----- Text extract
Skip to content

Okta Authentication

Okta provides comprehensive identity management and secure authentication for BoilStream. This guide covers integrating with Okta's Custom Authorization Servers and Org Authorization Server for JWT authentication.

Overview

Okta integration provides:

  • Flexible Authorization Servers: Support for both custom and org authorization servers
  • Enterprise SSO: Integration with Active Directory, LDAP, and social providers
  • Advanced Group Management: Role-based access control with custom groups
  • API Access Management: OAuth 2.0 scopes for fine-grained permissions
  • High Availability: Okta-managed service with enterprise SLA

Prerequisites

  • Okta account (developer accounts available free)
  • Okta organization configured
  • API Access Management license (for custom authorization servers)
  • Users and groups configured in Okta

Okta Setup

1. Create Authorization Server

Create a custom authorization server for BoilStream:

bash
# Create custom authorization server
okta api create /authorizationServers \
  --data '{
    "name": "BoilStream API",
    "description": "Authorization server for BoilStream data platform",
    "audiences": ["api://boilstream"]
  }'
json
{
  "name": "BoilStream API",
  "description": "Authorization server for BoilStream data platform", 
  "audiences": ["api://boilstream"],
  "issuerMode": "CUSTOM_URL"
}

2. Configure API Scopes

Add scopes to your authorization server:

bash
# Add scopes to authorization server
AUTH_SERVER_ID="your-auth-server-id"

okta api create /authorizationServers/$AUTH_SERVER_ID/scopes \
  --data '{
    "name": "read:data",
    "description": "Read access to data streams"
  }'

okta api create /authorizationServers/$AUTH_SERVER_ID/scopes \
  --data '{
    "name": "write:data", 
    "description": "Write access to data streams"
  }'

okta api create /authorizationServers/$AUTH_SERVER_ID/scopes \
  --data '{
    "name": "admin:system",
    "description": "Administrative access to system"
  }'
json
[
  {
    "name": "read:data",
    "description": "Read access to data streams",
    "consent": "IMPLICIT"
  },
  {
    "name": "write:data",
    "description": "Write access to data streams", 
    "consent": "IMPLICIT"
----------
----- Recorded data
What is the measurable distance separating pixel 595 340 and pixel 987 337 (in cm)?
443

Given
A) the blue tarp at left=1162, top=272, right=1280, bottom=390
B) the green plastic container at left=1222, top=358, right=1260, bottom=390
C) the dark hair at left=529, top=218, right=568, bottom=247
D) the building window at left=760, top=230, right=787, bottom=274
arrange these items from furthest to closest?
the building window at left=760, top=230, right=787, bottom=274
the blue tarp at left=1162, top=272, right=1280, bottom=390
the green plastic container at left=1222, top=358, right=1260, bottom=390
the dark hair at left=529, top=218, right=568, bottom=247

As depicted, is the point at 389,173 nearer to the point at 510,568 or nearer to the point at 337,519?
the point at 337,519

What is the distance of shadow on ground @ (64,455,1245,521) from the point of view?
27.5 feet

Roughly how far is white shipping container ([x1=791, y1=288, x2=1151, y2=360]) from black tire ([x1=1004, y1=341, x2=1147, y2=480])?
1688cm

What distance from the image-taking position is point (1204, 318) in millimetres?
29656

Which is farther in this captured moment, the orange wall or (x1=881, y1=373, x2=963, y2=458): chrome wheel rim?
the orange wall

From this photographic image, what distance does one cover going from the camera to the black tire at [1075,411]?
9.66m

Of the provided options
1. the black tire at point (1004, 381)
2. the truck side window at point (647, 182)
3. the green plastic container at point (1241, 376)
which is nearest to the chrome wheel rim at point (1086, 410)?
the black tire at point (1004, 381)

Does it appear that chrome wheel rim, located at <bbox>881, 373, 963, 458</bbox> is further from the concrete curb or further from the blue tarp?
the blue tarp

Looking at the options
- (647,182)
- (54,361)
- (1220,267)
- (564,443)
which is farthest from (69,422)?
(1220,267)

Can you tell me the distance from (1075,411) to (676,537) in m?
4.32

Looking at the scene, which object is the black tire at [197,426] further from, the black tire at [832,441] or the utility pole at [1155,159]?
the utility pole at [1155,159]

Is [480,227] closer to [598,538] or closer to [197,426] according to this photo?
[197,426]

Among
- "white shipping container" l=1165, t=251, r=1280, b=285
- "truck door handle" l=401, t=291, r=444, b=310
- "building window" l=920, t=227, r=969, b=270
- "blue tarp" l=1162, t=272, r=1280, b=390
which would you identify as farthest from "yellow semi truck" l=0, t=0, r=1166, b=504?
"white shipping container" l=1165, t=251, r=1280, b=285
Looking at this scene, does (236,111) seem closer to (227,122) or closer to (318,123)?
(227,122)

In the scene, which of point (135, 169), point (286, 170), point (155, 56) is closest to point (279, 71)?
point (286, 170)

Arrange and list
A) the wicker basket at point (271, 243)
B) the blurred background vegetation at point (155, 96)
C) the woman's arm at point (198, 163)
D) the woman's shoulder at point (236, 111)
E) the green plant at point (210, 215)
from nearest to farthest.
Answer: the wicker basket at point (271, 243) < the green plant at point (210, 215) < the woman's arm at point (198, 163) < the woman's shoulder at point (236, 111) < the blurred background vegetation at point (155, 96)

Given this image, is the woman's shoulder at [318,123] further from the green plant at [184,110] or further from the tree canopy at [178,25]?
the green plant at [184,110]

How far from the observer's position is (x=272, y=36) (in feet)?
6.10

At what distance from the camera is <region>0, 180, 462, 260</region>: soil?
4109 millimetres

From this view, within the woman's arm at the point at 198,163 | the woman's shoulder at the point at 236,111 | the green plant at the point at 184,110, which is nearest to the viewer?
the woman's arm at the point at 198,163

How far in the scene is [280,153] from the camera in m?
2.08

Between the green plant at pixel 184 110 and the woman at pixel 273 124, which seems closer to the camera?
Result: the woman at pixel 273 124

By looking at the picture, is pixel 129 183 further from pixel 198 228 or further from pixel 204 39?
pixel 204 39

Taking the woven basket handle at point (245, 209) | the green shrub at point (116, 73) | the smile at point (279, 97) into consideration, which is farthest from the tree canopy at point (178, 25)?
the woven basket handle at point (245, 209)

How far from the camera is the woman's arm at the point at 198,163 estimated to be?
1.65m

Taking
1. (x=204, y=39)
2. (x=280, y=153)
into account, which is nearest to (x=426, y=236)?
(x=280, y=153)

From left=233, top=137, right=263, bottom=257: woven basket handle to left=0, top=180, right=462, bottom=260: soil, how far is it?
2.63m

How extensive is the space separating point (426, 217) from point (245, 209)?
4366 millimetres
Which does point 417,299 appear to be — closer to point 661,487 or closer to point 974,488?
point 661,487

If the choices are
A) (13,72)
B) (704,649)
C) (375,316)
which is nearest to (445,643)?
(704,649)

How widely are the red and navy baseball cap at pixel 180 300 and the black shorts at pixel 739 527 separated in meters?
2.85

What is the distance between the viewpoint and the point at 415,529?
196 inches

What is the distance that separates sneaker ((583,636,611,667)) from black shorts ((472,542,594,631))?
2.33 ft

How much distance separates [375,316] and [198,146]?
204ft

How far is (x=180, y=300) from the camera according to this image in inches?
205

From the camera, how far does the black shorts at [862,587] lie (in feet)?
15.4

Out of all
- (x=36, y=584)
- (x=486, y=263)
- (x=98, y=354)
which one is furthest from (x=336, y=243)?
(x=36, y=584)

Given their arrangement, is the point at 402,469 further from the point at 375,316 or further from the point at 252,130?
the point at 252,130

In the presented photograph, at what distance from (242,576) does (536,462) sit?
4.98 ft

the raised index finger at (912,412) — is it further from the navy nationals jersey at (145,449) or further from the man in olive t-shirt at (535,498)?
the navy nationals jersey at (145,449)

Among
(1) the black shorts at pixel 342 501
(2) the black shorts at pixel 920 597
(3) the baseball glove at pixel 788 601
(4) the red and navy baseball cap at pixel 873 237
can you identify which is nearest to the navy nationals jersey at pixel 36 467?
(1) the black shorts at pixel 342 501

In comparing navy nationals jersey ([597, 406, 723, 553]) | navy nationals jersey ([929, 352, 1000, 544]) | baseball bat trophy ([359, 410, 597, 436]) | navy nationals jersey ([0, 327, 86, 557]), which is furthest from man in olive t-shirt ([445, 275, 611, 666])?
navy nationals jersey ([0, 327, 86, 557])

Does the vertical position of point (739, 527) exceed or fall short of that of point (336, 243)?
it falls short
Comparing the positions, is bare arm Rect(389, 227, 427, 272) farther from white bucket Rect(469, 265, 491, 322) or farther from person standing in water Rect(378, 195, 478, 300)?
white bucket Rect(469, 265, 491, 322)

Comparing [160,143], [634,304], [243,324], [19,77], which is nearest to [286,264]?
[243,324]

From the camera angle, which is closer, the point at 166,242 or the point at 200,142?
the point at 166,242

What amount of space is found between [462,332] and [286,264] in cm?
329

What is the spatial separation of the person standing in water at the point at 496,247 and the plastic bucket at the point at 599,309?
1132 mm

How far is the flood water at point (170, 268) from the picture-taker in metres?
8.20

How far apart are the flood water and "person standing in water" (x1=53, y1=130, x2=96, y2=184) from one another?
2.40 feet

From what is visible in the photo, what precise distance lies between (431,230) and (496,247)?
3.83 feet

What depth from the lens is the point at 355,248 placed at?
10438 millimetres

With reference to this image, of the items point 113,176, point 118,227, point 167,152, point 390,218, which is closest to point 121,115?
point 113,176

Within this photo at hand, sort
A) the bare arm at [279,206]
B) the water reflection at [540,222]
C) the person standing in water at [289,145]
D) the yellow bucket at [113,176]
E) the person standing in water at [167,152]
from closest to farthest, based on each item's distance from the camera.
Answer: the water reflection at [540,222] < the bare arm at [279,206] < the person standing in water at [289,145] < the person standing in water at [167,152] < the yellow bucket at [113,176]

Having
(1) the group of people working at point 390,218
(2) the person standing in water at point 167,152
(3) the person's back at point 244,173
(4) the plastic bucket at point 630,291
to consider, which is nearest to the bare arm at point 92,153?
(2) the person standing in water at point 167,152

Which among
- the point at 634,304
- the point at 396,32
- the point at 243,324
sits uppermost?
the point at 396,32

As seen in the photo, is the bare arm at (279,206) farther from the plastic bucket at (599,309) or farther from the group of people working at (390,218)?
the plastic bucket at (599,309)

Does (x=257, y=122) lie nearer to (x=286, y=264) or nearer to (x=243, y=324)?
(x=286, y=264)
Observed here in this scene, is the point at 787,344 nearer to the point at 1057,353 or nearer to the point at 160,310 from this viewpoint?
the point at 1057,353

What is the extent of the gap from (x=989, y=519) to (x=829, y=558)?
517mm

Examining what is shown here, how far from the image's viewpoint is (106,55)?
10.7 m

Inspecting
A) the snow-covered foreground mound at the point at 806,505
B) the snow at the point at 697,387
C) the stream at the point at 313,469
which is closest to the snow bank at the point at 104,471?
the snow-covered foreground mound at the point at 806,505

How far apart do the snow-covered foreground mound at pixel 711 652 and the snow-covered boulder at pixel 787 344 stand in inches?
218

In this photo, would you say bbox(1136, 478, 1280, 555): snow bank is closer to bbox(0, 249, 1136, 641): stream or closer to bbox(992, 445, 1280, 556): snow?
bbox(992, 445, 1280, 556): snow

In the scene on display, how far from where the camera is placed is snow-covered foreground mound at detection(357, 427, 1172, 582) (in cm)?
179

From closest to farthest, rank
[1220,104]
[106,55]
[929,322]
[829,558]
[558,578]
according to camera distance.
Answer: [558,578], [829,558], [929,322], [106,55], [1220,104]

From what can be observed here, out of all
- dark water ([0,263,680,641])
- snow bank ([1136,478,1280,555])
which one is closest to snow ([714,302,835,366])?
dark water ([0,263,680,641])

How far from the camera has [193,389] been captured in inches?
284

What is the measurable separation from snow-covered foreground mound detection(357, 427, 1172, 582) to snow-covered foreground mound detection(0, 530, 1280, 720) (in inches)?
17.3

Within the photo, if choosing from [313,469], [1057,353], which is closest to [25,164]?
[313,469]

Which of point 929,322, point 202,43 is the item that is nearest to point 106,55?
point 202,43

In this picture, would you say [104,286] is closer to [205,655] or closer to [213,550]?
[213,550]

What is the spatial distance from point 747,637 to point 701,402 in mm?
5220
----------
Goal of the exercise » From the Okta authentication guide, quote the stretch from "Skip to content" through "for JWT authentication." word for word.

Exercise answer »
Skip to content

Okta Authentication

Okta provides comprehensive identity management and secure authentication for BoilStream. This guide covers integrating with Okta's Custom Authorization Servers and Org Authorization Server for JWT authentication.